A Clinical Study Evaluating the Safety, Tolerability, Preliminary Efficacy and Immunogenicity of a Tumor Vaccine Injection Targeting Stressinducible Proteins MICA/B in Combination With the AG Regimen in Patients With Metastatic Pancreatic Cancer

NCT07231094 | Not Yet Recruiting Early Phase 1

• 1 other identifier: SapDM275 vaccine Injection
• Study Type: interventional
• Target: 13
• Locations: 1 country
• Sites: 1

Brief Summary

Study design: This is a single-arm, open-label, dose-escalation and dose-expansion clinical study to evaluate the safety and efficacy of multiple doses of SapDM275 tumor vaccine injection in combination with the AG regimen for the treatment of patients with metastatic pancreatic cancer who have not received prior systemic anti-cancer therapy and are planned to receive AG as first-line treatment.
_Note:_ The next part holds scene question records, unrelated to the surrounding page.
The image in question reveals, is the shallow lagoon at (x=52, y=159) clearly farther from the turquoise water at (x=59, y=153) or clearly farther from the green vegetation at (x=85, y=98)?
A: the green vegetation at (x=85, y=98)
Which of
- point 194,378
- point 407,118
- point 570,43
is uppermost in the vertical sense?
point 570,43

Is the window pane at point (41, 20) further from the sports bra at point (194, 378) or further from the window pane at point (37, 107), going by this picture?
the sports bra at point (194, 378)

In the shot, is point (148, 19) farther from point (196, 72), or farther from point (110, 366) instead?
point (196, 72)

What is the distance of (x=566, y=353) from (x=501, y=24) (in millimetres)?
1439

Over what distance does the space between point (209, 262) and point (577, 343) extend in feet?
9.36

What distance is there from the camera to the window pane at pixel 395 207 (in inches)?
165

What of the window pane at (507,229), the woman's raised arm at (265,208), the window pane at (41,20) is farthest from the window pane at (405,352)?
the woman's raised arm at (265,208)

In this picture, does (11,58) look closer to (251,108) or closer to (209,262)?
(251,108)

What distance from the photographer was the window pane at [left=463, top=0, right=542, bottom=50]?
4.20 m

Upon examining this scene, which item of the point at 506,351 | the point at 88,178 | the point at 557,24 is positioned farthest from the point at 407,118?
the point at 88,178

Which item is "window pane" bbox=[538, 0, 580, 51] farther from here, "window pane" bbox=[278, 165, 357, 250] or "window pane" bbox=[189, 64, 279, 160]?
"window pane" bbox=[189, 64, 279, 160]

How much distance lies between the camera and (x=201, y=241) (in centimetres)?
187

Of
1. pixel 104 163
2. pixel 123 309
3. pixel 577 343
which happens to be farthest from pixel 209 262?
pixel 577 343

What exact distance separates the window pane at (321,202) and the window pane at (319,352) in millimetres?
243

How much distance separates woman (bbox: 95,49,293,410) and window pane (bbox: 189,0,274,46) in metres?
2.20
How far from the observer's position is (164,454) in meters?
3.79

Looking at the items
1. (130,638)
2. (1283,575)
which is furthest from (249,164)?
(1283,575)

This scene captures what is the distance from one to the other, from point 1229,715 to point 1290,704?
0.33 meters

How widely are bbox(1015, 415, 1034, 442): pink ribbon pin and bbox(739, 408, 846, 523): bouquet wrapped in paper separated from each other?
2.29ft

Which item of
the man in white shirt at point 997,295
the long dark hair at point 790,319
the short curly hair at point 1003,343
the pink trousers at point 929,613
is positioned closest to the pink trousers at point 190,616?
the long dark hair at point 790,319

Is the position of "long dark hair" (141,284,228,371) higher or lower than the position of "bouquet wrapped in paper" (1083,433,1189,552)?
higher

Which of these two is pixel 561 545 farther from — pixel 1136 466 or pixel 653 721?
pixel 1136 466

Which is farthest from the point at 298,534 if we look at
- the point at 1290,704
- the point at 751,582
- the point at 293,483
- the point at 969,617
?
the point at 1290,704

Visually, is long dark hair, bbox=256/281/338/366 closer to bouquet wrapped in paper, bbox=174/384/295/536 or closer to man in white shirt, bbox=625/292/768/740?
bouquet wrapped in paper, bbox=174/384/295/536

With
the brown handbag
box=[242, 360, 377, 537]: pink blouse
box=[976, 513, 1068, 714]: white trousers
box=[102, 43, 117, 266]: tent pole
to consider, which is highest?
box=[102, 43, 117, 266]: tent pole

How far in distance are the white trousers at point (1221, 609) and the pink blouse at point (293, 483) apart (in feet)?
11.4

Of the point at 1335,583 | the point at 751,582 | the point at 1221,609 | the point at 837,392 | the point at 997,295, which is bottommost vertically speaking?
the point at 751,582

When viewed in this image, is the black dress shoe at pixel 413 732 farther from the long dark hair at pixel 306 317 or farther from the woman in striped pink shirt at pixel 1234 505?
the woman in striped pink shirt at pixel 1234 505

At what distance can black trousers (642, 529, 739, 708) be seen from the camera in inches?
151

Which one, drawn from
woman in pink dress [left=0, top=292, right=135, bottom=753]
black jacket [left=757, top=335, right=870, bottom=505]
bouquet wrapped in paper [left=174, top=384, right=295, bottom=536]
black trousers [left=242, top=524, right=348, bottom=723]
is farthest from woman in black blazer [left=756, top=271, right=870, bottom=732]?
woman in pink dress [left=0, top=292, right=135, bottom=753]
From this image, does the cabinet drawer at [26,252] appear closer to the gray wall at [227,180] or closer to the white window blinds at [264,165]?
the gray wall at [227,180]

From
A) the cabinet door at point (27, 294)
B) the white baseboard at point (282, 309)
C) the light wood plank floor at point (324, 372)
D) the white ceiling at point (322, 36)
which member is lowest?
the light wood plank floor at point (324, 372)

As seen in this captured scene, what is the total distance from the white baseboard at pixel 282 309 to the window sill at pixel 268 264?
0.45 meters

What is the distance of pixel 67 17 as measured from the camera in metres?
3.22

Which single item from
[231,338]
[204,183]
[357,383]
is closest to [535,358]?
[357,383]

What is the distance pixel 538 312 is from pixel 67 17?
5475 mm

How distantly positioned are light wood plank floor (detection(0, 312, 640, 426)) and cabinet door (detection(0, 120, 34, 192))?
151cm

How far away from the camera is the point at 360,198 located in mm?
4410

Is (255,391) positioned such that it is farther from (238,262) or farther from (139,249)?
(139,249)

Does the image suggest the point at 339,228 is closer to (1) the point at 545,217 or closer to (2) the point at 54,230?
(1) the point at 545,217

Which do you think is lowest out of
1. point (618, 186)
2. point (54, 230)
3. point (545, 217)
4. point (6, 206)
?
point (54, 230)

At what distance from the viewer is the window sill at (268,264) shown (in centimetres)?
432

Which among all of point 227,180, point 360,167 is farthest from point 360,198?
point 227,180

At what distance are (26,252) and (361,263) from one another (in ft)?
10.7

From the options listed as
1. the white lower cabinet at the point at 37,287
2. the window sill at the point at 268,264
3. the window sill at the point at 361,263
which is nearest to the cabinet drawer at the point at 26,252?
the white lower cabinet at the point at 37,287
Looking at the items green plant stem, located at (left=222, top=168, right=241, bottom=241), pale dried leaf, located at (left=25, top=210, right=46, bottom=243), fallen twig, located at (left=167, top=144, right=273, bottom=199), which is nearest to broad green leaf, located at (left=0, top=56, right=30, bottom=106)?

Treatment must be initiated within 7 days after enrollment. Patients will receive intramuscular injections of SapDM275 tumor vaccine combined with AG regimen until the occurrence of any of the following: disease progression, intolerable toxicity, death (whichever occurs first), the investigator's assessment that the subject is no longer suitable for further treatment, or withdrawal of consent by the subject.

Conditions

Pancreatic Cancer Metastatic

Outcome Measures

Primary Outcomes (1)

• adverse events

  Frequency, number, incidence, and severity of the adverse events and adverse reactions

  From enrollment to the end of treatment at 30 days

Secondary Outcomes (1)

• Objective response rate (ORR)

  Every 6 weeks from the first dose of treatment until the date of first documented progression, the start of other treatment, or date of death from any cause, whichever came first, up to 2 years

Study Arms (1)

SapDM275 Tumor Vaccine Injection

EXPERIMENTAL

SapDM275 tumor vaccine was administered via intramuscular injection on Days 1, 15, and 29, once every two weeks.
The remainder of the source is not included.